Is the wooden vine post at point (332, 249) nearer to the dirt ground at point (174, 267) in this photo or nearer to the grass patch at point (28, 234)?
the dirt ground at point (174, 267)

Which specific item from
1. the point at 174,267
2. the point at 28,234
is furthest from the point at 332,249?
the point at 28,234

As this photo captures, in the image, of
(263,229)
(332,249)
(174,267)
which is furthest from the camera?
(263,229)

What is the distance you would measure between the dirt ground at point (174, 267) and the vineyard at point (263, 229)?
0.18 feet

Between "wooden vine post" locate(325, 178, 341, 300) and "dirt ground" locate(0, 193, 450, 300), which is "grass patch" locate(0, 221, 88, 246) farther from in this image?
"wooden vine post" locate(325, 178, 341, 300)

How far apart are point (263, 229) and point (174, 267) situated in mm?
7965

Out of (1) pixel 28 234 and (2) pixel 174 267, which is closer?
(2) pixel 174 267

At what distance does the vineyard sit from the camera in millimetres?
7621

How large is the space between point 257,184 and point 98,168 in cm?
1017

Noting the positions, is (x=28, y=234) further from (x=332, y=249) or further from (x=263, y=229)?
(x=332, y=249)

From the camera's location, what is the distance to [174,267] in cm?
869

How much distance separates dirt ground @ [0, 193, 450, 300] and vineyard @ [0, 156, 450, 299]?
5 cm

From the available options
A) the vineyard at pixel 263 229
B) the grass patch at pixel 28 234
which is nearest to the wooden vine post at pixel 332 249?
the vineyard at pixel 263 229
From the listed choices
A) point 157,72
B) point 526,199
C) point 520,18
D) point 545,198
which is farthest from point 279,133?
- - - - -
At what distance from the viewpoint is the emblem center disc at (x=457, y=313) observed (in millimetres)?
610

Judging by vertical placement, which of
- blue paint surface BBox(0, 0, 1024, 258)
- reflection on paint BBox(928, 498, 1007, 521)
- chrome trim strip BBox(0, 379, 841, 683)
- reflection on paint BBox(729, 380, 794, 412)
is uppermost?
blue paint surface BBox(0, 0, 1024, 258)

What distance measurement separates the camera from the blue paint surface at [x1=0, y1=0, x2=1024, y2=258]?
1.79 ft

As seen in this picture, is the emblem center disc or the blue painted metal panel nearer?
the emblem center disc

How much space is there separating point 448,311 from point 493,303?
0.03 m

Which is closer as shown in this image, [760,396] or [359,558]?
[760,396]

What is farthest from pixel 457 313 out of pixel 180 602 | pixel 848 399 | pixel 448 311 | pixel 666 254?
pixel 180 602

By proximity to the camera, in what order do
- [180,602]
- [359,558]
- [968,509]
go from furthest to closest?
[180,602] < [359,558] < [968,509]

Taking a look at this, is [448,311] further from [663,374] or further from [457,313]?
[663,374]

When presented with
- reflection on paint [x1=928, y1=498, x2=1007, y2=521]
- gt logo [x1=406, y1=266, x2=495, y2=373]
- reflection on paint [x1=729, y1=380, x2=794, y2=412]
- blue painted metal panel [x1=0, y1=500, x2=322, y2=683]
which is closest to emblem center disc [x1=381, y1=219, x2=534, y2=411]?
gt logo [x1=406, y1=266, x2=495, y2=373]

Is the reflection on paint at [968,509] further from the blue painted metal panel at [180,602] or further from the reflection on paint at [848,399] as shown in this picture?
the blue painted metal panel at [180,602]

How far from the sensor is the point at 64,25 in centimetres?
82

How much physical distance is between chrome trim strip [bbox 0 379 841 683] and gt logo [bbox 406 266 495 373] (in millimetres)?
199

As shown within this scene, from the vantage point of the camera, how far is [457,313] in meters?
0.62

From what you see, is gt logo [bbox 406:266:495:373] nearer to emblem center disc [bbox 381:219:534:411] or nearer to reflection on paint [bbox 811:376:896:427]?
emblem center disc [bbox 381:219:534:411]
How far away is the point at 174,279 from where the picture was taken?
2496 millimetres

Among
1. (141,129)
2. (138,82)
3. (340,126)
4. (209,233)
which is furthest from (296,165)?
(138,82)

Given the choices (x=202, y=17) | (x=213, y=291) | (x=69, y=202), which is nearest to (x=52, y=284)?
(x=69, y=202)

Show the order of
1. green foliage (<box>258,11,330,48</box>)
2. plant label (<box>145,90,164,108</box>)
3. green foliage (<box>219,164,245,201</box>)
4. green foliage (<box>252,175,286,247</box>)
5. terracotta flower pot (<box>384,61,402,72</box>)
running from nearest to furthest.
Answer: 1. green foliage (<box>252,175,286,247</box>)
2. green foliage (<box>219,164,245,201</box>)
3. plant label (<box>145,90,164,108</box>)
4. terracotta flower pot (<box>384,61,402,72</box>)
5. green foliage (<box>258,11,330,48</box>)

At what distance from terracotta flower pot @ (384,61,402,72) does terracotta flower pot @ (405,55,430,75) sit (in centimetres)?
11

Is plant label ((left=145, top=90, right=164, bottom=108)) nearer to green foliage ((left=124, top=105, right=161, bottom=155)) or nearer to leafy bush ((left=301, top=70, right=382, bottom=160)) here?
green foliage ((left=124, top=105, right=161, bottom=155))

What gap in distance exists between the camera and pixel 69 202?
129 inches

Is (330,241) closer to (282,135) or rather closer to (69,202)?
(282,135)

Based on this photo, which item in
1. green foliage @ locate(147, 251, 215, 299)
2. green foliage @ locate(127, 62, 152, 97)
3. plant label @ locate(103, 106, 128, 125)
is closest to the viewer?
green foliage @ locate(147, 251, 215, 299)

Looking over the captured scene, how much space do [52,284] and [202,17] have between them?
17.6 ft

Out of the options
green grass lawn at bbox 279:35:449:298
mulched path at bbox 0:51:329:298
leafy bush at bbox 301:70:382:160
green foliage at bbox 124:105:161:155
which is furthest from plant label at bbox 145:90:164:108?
- - - - -
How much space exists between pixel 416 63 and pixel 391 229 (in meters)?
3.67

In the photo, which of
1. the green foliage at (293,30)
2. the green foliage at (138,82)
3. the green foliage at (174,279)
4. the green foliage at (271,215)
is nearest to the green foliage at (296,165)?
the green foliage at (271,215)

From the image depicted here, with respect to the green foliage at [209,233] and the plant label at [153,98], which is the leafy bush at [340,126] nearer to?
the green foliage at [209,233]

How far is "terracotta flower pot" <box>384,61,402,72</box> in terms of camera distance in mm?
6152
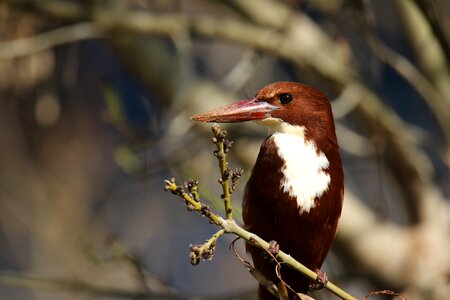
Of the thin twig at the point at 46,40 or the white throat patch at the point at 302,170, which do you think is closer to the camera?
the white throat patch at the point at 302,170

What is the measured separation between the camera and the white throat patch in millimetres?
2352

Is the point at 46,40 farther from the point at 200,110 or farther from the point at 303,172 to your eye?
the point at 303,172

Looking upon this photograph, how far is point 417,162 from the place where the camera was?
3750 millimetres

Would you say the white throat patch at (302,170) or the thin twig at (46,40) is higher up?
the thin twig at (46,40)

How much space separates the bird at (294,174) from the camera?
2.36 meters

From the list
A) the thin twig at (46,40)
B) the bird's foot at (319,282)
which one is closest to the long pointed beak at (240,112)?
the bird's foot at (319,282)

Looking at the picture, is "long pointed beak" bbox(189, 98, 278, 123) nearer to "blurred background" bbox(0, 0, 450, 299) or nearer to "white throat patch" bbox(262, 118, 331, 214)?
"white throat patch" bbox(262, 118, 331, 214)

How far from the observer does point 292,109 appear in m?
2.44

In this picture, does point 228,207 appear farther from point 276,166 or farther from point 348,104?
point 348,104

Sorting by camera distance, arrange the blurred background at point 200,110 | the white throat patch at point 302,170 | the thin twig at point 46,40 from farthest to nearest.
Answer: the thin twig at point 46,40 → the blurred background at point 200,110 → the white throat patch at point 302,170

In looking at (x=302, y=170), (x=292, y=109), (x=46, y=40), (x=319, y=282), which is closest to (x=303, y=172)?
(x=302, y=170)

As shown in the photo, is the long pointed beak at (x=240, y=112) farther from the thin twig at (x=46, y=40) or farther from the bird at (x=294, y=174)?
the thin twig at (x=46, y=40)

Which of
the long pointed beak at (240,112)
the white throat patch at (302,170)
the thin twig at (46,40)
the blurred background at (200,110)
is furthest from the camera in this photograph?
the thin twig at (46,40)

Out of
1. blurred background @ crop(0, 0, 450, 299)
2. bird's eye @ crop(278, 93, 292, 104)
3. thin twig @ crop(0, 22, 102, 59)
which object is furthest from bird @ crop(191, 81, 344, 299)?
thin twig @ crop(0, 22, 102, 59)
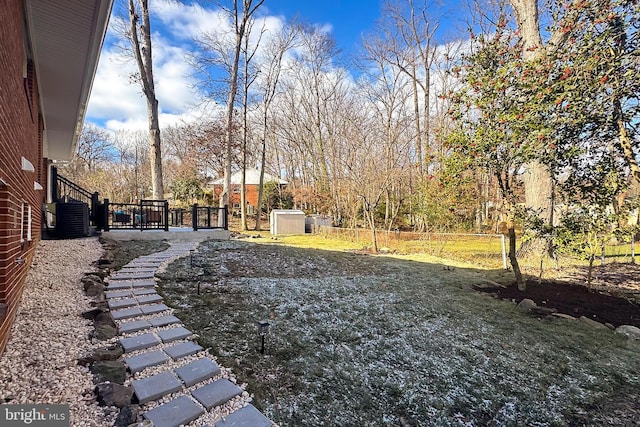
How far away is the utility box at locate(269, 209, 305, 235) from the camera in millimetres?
- - - - -
» Instruction: In the records above, rewrite as a numbered list the lines from the one containing "Is (330,241) closer" through the one containing "which is furthest from plant", including both of those lines and leaving out any blank lines.

» Expected answer:
1. Is (330,241) closer to (282,135) or rather closer to (69,202)?
2. (282,135)
3. Based on this photo, which item in
4. 1. green foliage @ locate(147, 251, 215, 299)
5. 2. green foliage @ locate(127, 62, 152, 97)
6. 3. plant label @ locate(103, 106, 128, 125)
7. is closest to the viewer?
8. green foliage @ locate(147, 251, 215, 299)
9. Looking over the captured scene, how much space do [52,284] and [202,17] have between them?
10. 17.6 ft
11. Out of the options
12. green grass lawn at bbox 279:35:449:298
13. mulched path at bbox 0:51:329:298
14. leafy bush at bbox 301:70:382:160
15. green foliage at bbox 124:105:161:155
16. which is furthest from plant label at bbox 145:90:164:108?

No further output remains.